バゲラさんの革製品は量産品ではない、全て手縫いでひとつずつ作られていて、とても高価ですが、高田さんご夫妻のモノ作りへの姿勢、考え方にも共感できるし、良いと思うことが自分と近く、話していて楽しい人たちなので、たくさんの人に見てもらいたかった。

綴り屋さんのペンはそのセンスの良さに感動しました。

フォルム、ラインに緊張感があり、凛とした姿をしています。

まだ長く語り合ったことはないけれど、綴り屋の鈴木さんは天才的にセンスが良いのか、万年筆を何万本と見てきて目が鍛えられているのかどちらかなのだと思っています。

自分の手で綴り屋さんの万年筆を多くの人に知ってもらって、世に送り出したいと思っています。

鈴木さんは横浜の会場にも来て下さって、今回の目玉になっていたアーチザンコレクションブライヤーが完売していたことを喜んでくれました。

凄いものを作り出すのにとても謙虚な人で、そういうところも尊敬できます。

590&Co.の谷本さんとは長い付き合いの気心知れた、お互い自然体でいられる友人ですが、その感性や仕事振りを尊敬しています。

心から良くなってほしいと応援できる谷本さんと仕事の旅に出られることは、楽しく、勉強になっていて、今回もかけがえのない時間を過ごすことができたと思っています。

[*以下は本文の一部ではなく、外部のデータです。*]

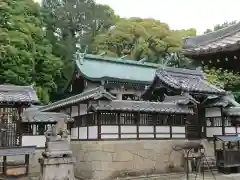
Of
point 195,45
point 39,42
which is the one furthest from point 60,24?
point 195,45

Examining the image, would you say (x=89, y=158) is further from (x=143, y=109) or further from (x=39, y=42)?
(x=39, y=42)

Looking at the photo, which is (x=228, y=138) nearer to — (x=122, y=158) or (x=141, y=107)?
(x=141, y=107)

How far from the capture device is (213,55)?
4.65 m

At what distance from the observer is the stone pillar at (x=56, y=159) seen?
46.0ft

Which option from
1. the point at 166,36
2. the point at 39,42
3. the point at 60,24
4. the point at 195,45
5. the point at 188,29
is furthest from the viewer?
the point at 188,29

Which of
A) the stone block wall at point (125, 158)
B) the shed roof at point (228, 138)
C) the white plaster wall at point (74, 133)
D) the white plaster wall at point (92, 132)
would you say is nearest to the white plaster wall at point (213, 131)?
the shed roof at point (228, 138)

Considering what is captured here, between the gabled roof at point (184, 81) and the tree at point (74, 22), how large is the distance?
20297mm

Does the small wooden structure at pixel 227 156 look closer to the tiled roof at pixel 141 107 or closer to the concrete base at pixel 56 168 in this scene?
the tiled roof at pixel 141 107

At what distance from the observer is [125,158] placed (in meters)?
16.2

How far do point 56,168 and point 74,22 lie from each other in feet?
99.9

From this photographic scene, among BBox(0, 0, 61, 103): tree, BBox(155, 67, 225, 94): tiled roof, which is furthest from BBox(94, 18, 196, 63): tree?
BBox(155, 67, 225, 94): tiled roof

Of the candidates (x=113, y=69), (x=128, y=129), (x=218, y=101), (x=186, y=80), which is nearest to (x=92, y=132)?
(x=128, y=129)

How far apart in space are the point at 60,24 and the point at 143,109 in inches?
1075

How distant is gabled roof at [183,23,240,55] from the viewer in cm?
443
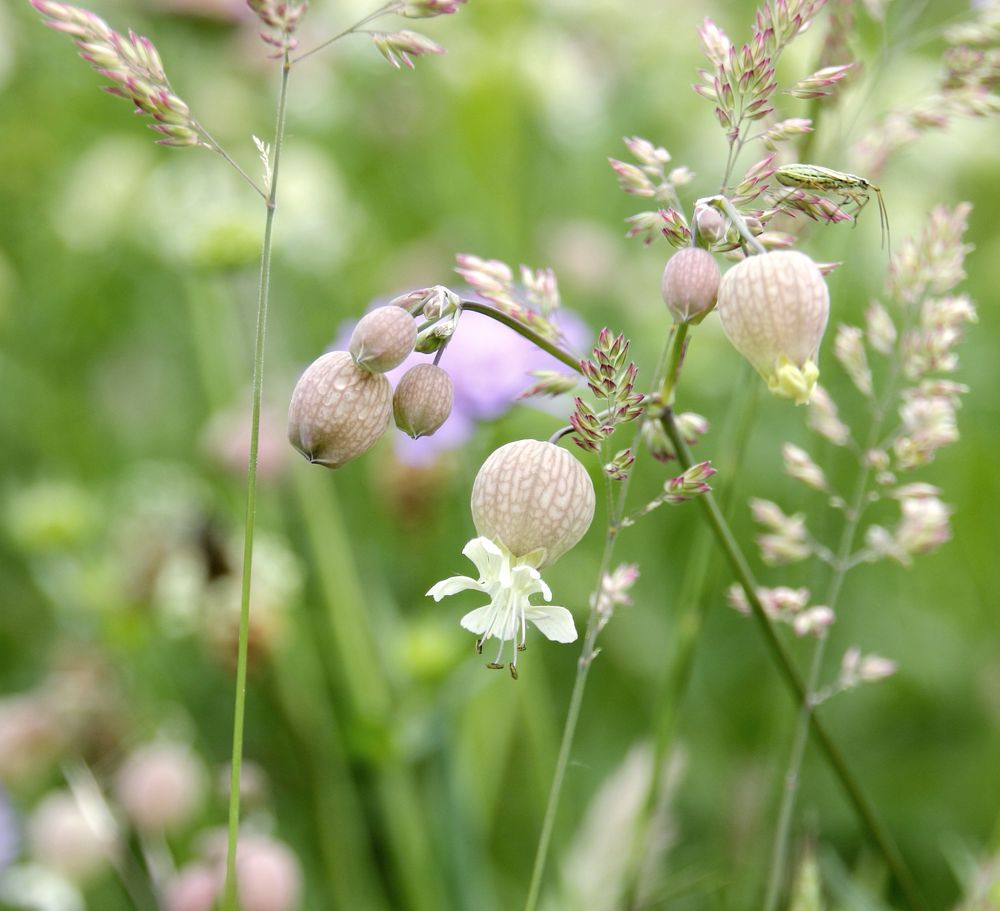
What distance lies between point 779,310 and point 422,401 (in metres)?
0.17

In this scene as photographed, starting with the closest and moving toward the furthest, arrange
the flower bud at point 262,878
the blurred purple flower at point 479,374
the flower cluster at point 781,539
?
the flower cluster at point 781,539 → the flower bud at point 262,878 → the blurred purple flower at point 479,374

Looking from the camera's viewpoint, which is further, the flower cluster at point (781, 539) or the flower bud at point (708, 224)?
the flower cluster at point (781, 539)

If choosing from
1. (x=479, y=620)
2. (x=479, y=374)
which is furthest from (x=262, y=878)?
(x=479, y=374)

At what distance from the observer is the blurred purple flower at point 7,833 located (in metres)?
1.22

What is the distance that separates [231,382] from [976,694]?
1.16m

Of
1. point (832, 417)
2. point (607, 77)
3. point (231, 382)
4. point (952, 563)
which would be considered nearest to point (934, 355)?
point (832, 417)

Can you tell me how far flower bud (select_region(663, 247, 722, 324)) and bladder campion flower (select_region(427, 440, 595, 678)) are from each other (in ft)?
0.29

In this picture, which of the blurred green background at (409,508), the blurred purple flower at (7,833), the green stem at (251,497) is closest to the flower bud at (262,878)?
the blurred green background at (409,508)

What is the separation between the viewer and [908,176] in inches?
82.1

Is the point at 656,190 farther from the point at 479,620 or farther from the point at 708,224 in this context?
the point at 479,620

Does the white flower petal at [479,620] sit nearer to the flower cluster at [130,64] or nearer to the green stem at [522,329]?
the green stem at [522,329]

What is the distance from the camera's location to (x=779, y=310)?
1.61ft

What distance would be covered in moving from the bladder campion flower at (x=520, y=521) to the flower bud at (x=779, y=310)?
10cm

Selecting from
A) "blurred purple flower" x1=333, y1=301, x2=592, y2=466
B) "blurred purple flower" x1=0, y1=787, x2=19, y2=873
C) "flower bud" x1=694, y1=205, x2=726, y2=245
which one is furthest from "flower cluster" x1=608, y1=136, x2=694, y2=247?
"blurred purple flower" x1=0, y1=787, x2=19, y2=873
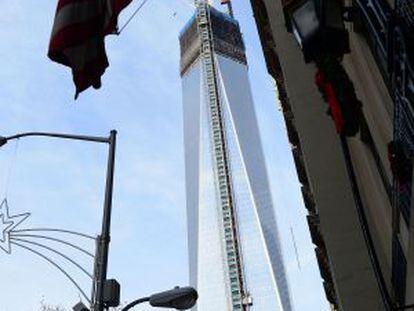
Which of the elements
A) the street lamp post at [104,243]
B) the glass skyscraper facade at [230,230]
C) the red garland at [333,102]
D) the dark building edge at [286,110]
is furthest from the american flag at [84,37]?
the glass skyscraper facade at [230,230]

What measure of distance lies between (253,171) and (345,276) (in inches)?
7108

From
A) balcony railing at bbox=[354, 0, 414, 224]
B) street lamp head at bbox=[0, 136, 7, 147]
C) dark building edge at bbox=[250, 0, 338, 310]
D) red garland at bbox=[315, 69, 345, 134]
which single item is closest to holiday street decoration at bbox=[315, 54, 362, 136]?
red garland at bbox=[315, 69, 345, 134]

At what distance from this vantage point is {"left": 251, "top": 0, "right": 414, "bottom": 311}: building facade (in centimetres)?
548

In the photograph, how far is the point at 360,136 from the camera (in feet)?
46.3

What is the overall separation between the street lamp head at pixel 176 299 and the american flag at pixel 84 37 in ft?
12.2

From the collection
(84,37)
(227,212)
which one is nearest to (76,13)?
(84,37)

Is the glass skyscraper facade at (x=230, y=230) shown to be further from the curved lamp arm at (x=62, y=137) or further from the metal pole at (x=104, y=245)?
the metal pole at (x=104, y=245)

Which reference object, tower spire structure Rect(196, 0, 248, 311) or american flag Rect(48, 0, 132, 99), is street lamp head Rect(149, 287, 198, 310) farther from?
tower spire structure Rect(196, 0, 248, 311)

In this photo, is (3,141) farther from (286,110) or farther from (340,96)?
(286,110)

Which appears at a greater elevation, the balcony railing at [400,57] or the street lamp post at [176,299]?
the balcony railing at [400,57]

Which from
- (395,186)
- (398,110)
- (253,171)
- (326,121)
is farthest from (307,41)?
(253,171)

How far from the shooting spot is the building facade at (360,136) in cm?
548

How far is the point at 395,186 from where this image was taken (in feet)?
26.2

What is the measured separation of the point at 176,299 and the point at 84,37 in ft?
15.2
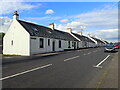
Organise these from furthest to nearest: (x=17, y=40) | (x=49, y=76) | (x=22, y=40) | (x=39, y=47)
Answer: (x=39, y=47) → (x=17, y=40) → (x=22, y=40) → (x=49, y=76)

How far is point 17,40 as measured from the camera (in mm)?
21453

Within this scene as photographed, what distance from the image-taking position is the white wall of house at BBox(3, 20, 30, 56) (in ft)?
67.3

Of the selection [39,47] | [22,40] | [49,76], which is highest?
[22,40]

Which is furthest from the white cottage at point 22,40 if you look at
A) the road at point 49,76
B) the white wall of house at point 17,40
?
the road at point 49,76

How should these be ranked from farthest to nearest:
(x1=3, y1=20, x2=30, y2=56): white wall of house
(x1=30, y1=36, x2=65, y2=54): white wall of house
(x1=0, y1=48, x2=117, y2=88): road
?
(x1=30, y1=36, x2=65, y2=54): white wall of house → (x1=3, y1=20, x2=30, y2=56): white wall of house → (x1=0, y1=48, x2=117, y2=88): road

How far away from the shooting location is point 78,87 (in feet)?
16.8

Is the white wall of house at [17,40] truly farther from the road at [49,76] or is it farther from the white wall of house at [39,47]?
the road at [49,76]

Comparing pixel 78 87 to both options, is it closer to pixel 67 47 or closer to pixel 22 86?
pixel 22 86

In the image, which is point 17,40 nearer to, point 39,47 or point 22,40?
point 22,40

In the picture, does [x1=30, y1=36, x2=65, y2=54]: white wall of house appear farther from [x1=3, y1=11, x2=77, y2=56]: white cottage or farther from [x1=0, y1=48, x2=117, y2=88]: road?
[x1=0, y1=48, x2=117, y2=88]: road

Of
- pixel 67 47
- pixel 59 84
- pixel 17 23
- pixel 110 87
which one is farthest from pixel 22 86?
pixel 67 47

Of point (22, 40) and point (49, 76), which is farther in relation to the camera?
point (22, 40)

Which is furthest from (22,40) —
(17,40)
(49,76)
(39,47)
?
(49,76)

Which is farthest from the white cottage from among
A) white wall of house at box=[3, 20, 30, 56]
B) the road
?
the road
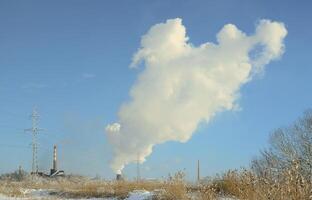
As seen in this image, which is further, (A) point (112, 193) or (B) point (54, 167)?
(B) point (54, 167)

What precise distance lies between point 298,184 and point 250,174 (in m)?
1.85

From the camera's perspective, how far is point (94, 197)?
26.5 m

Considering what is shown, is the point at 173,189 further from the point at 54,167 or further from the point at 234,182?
the point at 54,167

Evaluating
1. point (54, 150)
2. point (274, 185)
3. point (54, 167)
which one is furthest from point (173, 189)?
point (54, 150)

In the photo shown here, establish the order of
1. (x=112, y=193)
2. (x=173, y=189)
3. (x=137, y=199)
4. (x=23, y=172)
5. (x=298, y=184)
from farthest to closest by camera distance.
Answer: (x=23, y=172)
(x=112, y=193)
(x=137, y=199)
(x=173, y=189)
(x=298, y=184)

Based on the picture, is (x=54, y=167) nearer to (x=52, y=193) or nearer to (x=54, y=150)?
(x=54, y=150)

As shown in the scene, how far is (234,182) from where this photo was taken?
21.5 m

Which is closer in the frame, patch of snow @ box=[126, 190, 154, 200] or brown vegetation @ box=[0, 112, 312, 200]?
brown vegetation @ box=[0, 112, 312, 200]

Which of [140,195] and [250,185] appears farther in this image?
[140,195]

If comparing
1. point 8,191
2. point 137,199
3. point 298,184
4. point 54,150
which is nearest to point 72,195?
point 8,191

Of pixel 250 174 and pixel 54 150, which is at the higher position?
pixel 54 150

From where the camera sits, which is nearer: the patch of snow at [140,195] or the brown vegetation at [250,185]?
the brown vegetation at [250,185]

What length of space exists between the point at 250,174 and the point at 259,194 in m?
0.46

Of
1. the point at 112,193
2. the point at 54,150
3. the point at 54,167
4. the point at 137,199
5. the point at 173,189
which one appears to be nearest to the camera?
the point at 173,189
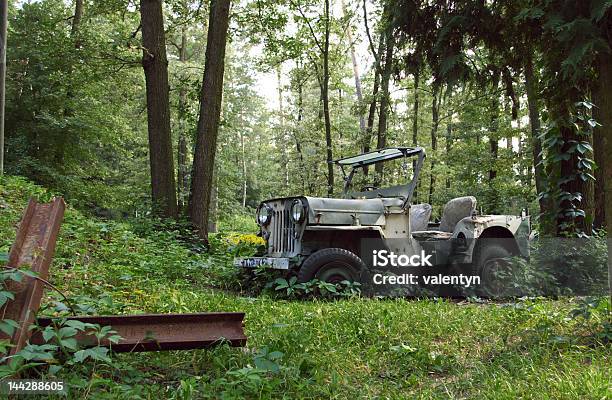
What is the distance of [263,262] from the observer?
6.64 meters

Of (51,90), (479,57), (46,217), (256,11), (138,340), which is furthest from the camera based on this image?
(51,90)

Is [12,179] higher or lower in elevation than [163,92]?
lower

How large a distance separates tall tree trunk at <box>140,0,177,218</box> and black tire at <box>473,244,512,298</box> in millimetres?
5693

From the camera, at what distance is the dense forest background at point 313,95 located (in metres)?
4.81

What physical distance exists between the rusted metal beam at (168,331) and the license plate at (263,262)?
291 centimetres

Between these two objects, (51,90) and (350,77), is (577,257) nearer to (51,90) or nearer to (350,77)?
(51,90)

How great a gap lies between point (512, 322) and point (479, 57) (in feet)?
8.18

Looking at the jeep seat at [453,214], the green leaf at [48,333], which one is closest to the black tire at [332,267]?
the jeep seat at [453,214]

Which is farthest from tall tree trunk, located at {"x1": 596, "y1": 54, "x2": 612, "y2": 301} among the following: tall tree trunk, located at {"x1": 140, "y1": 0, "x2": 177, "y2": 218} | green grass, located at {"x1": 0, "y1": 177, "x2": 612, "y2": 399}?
tall tree trunk, located at {"x1": 140, "y1": 0, "x2": 177, "y2": 218}

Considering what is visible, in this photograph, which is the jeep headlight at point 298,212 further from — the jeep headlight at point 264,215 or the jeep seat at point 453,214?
the jeep seat at point 453,214

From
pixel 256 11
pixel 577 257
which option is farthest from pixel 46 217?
pixel 256 11

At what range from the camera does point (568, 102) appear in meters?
4.87

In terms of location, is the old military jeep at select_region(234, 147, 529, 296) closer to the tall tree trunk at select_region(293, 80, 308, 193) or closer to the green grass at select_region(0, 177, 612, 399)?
the green grass at select_region(0, 177, 612, 399)

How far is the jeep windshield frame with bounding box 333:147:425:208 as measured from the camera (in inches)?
287
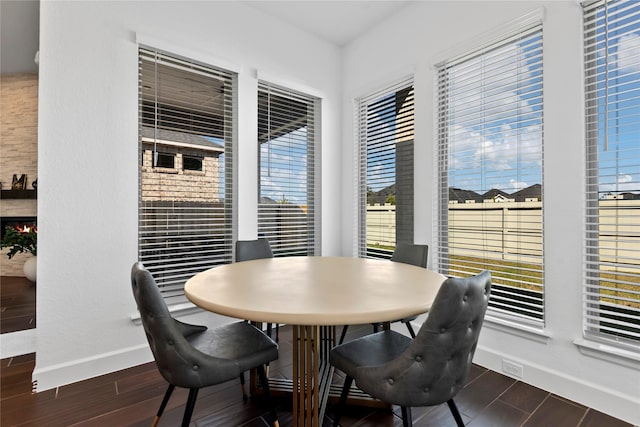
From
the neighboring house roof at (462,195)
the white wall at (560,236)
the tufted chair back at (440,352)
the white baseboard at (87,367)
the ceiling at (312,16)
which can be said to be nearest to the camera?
the tufted chair back at (440,352)

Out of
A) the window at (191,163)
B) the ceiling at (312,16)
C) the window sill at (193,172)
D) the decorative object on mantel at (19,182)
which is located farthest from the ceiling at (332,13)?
the decorative object on mantel at (19,182)

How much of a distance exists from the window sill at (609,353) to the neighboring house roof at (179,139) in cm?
306

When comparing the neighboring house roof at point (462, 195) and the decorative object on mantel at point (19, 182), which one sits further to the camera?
the decorative object on mantel at point (19, 182)

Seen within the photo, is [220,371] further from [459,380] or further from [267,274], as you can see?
[459,380]

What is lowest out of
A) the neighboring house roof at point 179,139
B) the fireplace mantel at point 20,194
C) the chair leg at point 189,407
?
the chair leg at point 189,407

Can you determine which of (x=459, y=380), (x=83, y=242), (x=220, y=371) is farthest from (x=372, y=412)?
(x=83, y=242)

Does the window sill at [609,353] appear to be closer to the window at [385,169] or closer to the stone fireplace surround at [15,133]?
the window at [385,169]

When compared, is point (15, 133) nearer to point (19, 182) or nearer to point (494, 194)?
point (19, 182)

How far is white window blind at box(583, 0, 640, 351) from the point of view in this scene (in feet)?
5.64

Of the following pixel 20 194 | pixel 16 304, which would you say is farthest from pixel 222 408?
pixel 20 194

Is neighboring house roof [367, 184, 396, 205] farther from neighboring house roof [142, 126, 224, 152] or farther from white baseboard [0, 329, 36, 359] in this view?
white baseboard [0, 329, 36, 359]

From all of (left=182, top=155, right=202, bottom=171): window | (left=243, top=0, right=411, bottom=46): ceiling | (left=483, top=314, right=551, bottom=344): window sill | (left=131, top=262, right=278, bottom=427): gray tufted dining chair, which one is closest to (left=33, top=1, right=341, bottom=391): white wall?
(left=182, top=155, right=202, bottom=171): window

体力的にはかなりハードですがもう次に気持ちが向いています。

 


名古屋行き

2023-03-20 | 実生活

 

ペン先調整の機械は同じような仕事をする人が少ないこともあって、既製品はなく、使っている人それぞれがオリジナルの仕様のものをそれぞれ違う人に作ってもらっています。

私が使っている機械は名古屋の機械製作会社さんが作って下さったもので、ペンランドカフェさんのところにあるものの兄弟機とも言えるものです。

2015年頃、新たに調整機を作りたいと思っていたところに、ペンランドカフェさんがオリジナル仕様のペン先調整機を作られたと聞いて、当時ペンランドカフェさんの社長だった高木さんに調整機を作ってくれる会社を紹介してほしいとお願いしました。

ライバル店とも言える当店からの申し出に関わらず高木社長は快く応じて下さって、ペンランドカフェさんで機械製作会社の尾崎さんに会わせて下さいました。
高木社長にお願いした私も厚かましいような気がしますが、何かそういうことも受け容れてくれるような人間の大きさを高木社長に感じていて、何のためらいもなくお願いしていました。

名古屋を訪ねた私を高木社長は歓迎してくれて、大須の街を案内してくれたり、奥様も同席して下さってお昼をごちそうになりました。

間もなく機械が出来上がってきて、それから7年間本当に酷使してきました。
砥石やアタッチメントを換えていろいろなものを試したり、一番良い使い勝手を模索しながら使ってきて、これが最も使いやすいやり方だと決まったのは、使い始めて数年経っていました。愛用を超えて、自分の一部になったと言うと、大袈裟かもしれないけれど、自分の仕事のシンボルのような存在になっています。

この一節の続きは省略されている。